Background information
- Also known as: HCMR Band
- Origin: London, United Kingdom
- Years active: 2014-Present
- Website: Bands of the Household Division

= Mounted Band of the Household Cavalry =

British mounted band (2014-)

The Mounted Band of the Household Cavalry is a British Army band which ceremonially serves the Household Cavalry Mounted Regiment (HCMR). The HCMR Band is the largest symphonic wind band in the British Army.

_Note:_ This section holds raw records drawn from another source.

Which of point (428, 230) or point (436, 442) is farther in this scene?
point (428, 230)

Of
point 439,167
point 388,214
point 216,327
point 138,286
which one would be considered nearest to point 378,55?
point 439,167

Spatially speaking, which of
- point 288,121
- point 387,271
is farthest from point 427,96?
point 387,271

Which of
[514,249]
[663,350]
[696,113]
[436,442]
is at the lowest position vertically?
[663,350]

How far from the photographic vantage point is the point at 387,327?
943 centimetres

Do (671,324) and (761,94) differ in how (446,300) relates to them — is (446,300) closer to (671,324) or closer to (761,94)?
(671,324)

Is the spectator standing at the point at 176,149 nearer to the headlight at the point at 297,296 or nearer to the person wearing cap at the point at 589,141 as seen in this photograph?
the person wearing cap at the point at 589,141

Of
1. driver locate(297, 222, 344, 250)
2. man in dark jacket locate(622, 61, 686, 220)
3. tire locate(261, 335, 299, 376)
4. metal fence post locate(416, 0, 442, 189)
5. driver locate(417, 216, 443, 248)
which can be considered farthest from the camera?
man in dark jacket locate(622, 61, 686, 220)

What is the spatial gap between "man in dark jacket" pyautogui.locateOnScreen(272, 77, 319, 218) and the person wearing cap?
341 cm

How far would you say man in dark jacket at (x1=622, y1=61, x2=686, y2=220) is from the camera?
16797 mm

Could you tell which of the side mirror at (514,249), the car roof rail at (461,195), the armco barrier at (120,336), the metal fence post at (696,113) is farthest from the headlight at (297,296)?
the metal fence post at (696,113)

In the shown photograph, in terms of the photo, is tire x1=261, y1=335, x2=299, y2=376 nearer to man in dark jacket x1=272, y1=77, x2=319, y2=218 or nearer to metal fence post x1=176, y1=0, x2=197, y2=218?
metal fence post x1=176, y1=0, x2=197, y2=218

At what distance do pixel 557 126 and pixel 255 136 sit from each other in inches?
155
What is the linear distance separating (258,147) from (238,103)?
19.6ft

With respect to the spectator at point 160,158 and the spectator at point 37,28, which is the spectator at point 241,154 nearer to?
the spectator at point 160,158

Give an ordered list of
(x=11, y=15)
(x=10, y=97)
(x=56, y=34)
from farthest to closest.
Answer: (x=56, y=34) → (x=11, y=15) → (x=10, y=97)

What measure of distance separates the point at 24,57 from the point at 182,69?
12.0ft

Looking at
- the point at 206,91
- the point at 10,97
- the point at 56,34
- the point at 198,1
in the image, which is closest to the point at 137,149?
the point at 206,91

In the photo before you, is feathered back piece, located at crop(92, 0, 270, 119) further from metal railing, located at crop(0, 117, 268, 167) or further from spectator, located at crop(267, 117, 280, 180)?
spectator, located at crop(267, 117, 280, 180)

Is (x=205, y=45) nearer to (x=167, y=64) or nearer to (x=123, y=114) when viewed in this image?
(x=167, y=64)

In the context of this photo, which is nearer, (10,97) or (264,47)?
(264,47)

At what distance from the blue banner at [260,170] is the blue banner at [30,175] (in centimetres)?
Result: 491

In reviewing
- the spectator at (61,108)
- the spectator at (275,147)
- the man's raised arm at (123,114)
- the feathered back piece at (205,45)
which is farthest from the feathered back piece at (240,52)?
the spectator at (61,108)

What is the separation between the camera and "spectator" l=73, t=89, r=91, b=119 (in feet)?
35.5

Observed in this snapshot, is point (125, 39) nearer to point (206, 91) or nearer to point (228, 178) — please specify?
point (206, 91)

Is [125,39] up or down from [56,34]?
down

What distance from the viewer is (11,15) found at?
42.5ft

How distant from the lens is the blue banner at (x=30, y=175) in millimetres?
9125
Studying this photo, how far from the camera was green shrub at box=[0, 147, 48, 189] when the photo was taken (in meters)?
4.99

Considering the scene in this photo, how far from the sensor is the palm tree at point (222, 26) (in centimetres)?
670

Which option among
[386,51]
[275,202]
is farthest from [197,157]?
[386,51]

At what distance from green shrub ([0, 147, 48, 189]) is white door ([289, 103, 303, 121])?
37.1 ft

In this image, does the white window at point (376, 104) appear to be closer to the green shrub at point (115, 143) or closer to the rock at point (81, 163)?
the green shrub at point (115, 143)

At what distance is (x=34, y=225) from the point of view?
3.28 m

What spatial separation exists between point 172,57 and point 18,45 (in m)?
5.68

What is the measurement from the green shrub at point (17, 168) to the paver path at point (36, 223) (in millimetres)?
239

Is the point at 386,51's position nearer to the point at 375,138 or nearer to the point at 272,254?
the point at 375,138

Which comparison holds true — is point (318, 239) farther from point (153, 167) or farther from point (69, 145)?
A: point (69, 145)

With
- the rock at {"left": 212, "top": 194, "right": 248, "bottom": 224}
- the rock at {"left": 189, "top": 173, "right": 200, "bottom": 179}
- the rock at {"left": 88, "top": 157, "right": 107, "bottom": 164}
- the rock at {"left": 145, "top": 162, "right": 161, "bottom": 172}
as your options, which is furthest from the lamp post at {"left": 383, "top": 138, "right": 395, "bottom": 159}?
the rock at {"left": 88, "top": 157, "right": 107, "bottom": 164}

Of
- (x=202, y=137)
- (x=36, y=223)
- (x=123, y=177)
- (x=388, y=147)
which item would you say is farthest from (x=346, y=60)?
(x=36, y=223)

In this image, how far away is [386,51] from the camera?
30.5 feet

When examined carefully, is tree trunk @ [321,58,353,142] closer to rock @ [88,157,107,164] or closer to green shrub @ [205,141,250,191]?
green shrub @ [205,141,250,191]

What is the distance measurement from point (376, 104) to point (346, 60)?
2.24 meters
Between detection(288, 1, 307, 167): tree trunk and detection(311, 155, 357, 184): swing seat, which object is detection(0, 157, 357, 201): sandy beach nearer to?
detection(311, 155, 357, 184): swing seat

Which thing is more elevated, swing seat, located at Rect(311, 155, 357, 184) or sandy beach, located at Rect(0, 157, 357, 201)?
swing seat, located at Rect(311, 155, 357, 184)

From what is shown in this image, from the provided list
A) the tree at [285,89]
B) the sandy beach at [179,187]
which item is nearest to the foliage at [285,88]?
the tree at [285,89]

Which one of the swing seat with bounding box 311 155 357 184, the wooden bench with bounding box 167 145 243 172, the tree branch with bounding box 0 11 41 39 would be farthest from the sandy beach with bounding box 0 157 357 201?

It is one of the bands of the Royal Corps of Army Music (RCAM) and is currently based at Hyde Park Barracks and Combermere Barracks.

==Origins==

===Band of The Life Guards===
In the years since the dissolution of the Commonwealth of England, music had become very important to the ceremonial duties of the regiment, which each Troop of the Guards having a fanfare team consisting of one kettledrummer and four trumpeters. The trumpets and drums were silver, crimson, and gold, with the Royal Coat of Arms engraved on it. At that time, the horses they mounted were of a black Clydesdale horses.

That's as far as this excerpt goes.